On the plant side, goats browsing on pasture face risks from cherry and choke cherry (which release cyanide, especially when wilted), rhododendron, oleander, and nightshade. Oak leaves and acorns contain tannins that cause kidney damage when consumed in quantity. Jimson weed, poison hemlock, and larkspur are all potentially lethal. Milkweed, St. John’s wort, and lantana also cause serious problems. Most goats avoid these plants when well-fed, but starvation or limited forage drives them to eat things they’d normally ignore.
Mold is another major hazard. Moldy hay or grain can contain mycotoxins that cause liver damage, abortion, and death. If hay smells musty or has visible mold, discard it rather than risk feeding it.
Mixing and Storage
For small herds, mixing feed by hand in a clean trash can or large tub works fine. Weigh ingredients rather than measuring by volume, since grains vary considerably in density. A bathroom scale and a bucket get the job done. Mix dry ingredients first, then add molasses last if you’re using it, working it through the grain to coat evenly.

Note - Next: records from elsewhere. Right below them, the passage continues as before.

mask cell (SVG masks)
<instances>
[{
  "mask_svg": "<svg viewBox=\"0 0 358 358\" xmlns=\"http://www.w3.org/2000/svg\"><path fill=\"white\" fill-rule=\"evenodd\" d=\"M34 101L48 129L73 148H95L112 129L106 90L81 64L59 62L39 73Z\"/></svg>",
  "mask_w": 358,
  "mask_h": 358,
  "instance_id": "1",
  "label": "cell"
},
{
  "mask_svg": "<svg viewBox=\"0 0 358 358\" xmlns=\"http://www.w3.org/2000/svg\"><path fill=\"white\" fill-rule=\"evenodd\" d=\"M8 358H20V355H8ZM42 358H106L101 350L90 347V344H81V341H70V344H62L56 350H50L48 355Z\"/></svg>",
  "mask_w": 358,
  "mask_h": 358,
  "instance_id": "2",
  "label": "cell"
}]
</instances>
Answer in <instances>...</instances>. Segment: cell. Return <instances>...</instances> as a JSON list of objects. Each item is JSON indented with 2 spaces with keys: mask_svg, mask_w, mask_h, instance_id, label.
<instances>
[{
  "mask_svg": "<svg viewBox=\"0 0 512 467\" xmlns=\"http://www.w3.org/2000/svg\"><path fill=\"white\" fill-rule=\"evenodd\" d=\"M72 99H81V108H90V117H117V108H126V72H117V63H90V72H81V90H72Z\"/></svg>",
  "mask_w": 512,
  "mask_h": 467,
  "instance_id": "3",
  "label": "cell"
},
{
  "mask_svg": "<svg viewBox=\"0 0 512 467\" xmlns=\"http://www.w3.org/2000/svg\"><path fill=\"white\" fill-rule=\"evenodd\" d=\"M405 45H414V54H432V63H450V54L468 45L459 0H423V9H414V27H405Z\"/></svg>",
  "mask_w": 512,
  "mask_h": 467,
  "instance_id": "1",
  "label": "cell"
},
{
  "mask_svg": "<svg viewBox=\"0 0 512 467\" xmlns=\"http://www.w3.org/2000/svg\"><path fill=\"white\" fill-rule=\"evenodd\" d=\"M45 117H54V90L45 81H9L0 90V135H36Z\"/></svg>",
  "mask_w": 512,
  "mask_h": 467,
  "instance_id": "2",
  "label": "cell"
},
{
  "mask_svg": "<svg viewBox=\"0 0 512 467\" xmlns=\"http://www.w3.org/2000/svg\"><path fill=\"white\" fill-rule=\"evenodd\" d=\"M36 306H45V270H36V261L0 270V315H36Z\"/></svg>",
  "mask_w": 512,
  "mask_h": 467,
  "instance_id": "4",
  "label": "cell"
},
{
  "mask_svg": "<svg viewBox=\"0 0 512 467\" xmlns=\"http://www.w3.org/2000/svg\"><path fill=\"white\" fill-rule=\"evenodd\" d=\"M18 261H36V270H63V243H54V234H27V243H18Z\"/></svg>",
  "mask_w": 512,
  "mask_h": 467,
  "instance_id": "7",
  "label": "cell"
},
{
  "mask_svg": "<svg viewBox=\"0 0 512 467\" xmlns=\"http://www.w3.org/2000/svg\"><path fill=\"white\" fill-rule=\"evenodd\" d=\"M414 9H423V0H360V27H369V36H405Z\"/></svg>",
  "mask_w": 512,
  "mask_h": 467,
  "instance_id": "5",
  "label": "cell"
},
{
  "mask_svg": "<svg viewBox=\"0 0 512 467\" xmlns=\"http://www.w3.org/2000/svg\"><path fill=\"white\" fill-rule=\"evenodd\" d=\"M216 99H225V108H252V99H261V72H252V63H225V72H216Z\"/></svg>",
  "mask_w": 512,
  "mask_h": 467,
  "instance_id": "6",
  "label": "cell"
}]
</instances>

Store mixed feed in sealed containers, preferably metal bins with tight lids, to keep out moisture and rodents. In hot, humid climates, mix smaller batches more frequently rather than storing large quantities that might develop mold. A two-week supply is a reasonable batch size for most small operations. Keep your mineral supplement in a separate covered feeder where goats can access it but rain and manure can’t contaminate it.